EXCERPT TO READ:
- ISM PMI beats estimates, dollar/yen accelerates rally
- Wall Street returns wounded after holiday
- BoC to hike by 75bps, focus to fall on future moves
ISM non-manuf. PMI reinforces aggressive Fed narrative
After taking a breather on Monday, the US dollar recharged again yesterday, with dollar/yen skyrocketing to levels last seen 24 years ago.
What added fuel to the greenback’s tank may have been the better-than-expected ISM non-manufacturing PMI. Instead of sliding, the index rose further, reinforcing the view that the US economy is not in a recession, even as it met the technical definition with two quarters of negative growth in the first half of the year.
With Friday’s employment report suggesting a tight labor market despite the increase in the unemployment rate, the ISM index encouraged market participants to add to bets of another 75bps hike by the Fed. They are now assigning a 75% probability for such a move, but they still see a chance for rates to start declining next year after peaking between 3.75% and 4% in May, even as several policymakers warned that interest rates are likely to be held steady when they reach their peak. On top of that, there are officials, like Cleveland Fed President Loretta Mester, who believe that rates should even be raised to somewhere above 4%.
Dollar/yen hits 24-year high on policy divergence
All this implies that there is still room for disappointment and thereby further upside for the US dollar. More economic data beating the forecasts and more Fed officials adding to the overly hawkish narrative could do the trick and with the yen being the worst performing major currency year to date due to the Bank of Japan's stubbornness to maintain an ultra-loose strategy, dollar/yen appears to be the best gauge for exploiting rate differentials.

TASKS FOR THIS EXERCISE:
[1] According to the market commentary, why has the yen been the worst performing major currency year to date?
[2] Rewrite the part of the market commentary that opens with the words containing "With Friday’s employment" and closes with "somewhere above 4%.", switching "tight" to "strong".
[3] Continue the market commentary on the dollar and the yen from the point where it stops.
The saved entries that come after the market commentary have no connection to it.

[Saved entries]
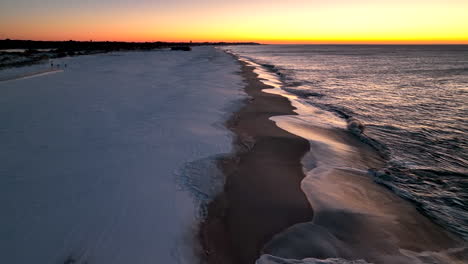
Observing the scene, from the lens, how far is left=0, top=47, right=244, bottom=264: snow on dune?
12.1 feet

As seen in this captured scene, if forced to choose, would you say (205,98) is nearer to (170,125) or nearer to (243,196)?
(170,125)

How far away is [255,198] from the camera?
17.5 feet

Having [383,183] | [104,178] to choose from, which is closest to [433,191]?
[383,183]

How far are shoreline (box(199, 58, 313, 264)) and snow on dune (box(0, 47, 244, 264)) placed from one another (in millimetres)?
385

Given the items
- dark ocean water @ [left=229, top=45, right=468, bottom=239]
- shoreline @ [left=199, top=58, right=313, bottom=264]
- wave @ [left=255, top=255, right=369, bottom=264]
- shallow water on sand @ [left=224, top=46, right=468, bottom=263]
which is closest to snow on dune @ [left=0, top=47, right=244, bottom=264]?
shoreline @ [left=199, top=58, right=313, bottom=264]

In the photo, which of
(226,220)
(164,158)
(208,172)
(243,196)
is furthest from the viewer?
(164,158)

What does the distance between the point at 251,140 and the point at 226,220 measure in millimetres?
4185

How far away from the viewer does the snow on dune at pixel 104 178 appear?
369 centimetres

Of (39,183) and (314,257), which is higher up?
(39,183)

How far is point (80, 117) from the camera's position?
9.70 m

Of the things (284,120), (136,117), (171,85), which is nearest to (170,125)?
(136,117)

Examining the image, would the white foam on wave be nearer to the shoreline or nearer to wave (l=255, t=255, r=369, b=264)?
wave (l=255, t=255, r=369, b=264)

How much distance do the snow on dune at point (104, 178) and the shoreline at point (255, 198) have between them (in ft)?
1.26

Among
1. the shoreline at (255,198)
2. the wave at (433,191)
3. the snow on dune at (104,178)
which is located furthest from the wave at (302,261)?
the wave at (433,191)
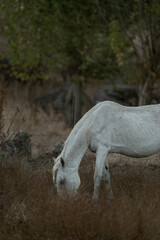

EXERCISE RESPONSES:
[1] Because of the Bank of Japan's stubbornness to maintain an ultra-loose strategy.

[2]
With Friday’s employment report suggesting a strong labor market despite the increase in the unemployment rate, the ISM index encouraged market participants to add to bets of another 75bps hike by the Fed. They are now assigning a 75% probability for such a move, but they still see a chance for rates to start declining next year after peaking between 3.75% and 4% in May, even as several policymakers warned that interest rates are likely to be held steady when they reach their peak. On top of that, there are officials, like Cleveland Fed President Loretta Mester, who believe that rates should even be raised to somewhere above 4%.

[3]
Although Japan’s top government spokesperson warned that they will take necessary steps if “rapid, one-sided” moves continue, intervening with such a strong momentum behind the yen’s fall may be a hard task and one that may fail, as either negative or zero interest rates in Japan and much higher elsewhere could keep other major currencies more attractive.
Expectations of higher rates continue to weigh on stocks
Increasing expectations of a more aggressive Fed continued to hurt equities, as higher rates mean higher borrowing costs for companies, as well as lower present values, especially for high-tech firms, which are usually valued by discounting expected cash flows. That’s maybe why the tech-sensitive Nasdaq was Wall Street’s main loser yesterday.
That said, apart from the aggressive appetite of most major central banks to raise interest rates fast to tame very high inflation, investors may be reducing their risk exposure due to fears of a global recession as well. With Europe dealing with a profound energy crisis and China bleeding due to a battered property sector and new COVID lockdowns, the downside risks are more than noticeable.
Despite China’s promises for new measures, the market’s response suggests that market participants are not convinced that better days are coming, especially with Chinese trade data missing their estimates overnight. The fact that oil prices took another dive yesterday, adds credence to the narrative that global demand concerns are intensifying, and China’s risks remain a major cause for those concerns.
BoC to hike by 75bps, but what’s next?
Back to the FX sphere, the Canadian dollar lost the least ground against the greenback yesterday and today during the Asian session despite the slide in oil prices, as traders may have turned their gaze to the Bank of Canada decision later today. Investors consider a 75bps hike a done deal, and thus they are unlikely to be shocked if indeed this is the case. They may focus more on the accompanying statement for hints on how the Bank intends to move forward.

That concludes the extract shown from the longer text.